PROMPT:
Your response should reproduce every line of the entries that contains the word "California".

BEGIN EXERCISE MATERIAL

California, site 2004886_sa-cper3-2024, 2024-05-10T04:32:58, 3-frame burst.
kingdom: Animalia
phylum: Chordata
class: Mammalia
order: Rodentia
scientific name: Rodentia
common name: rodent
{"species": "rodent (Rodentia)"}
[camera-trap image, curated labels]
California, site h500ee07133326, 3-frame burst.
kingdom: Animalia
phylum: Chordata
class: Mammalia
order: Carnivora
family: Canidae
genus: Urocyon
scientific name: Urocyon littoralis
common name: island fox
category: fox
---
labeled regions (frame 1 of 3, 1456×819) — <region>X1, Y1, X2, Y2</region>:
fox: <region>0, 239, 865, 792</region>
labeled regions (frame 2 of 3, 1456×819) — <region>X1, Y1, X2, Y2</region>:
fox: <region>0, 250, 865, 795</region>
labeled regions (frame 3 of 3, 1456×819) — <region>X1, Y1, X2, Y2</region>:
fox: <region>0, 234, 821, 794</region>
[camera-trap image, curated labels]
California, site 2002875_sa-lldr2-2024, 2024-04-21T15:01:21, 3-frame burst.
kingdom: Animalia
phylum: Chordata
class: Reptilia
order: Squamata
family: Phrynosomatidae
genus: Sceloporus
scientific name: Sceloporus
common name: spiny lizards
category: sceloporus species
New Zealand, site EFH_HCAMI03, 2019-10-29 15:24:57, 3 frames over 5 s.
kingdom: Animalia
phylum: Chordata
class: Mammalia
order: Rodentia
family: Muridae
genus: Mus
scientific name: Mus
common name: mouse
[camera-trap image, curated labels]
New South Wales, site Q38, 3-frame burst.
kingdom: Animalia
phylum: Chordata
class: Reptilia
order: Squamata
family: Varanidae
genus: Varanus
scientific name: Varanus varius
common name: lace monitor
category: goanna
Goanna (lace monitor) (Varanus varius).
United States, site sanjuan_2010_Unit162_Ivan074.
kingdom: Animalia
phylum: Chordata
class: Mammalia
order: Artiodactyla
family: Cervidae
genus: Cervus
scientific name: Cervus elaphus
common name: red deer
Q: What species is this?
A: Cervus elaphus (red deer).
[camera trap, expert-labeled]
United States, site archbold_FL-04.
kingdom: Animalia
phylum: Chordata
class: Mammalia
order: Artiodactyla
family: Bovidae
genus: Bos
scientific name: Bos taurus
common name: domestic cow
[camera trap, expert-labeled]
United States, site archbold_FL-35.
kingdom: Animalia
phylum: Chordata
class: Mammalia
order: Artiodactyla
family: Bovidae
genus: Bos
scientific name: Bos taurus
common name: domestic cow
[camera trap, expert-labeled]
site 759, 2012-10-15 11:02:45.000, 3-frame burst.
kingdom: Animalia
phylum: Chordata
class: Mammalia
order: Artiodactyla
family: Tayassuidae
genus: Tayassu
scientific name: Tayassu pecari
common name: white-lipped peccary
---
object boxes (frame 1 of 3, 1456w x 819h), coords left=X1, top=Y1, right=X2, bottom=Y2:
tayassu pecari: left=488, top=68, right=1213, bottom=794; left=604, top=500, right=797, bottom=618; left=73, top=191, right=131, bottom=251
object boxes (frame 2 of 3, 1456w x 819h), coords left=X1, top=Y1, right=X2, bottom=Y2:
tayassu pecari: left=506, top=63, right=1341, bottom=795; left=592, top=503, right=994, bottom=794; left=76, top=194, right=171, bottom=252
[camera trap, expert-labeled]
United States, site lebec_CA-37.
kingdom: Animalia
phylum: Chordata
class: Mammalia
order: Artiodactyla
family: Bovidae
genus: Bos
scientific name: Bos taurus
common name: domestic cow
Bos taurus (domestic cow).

END EXERCISE MATERIAL

REPLY:
California, site 2004886_sa-cper3-2024, 2024-05-10T04:32:58, 3-frame burst.
California, site h500ee07133326, 3-frame burst.
California, site 2002875_sa-lldr2-2024, 2024-04-21T15:01:21, 3-frame burst.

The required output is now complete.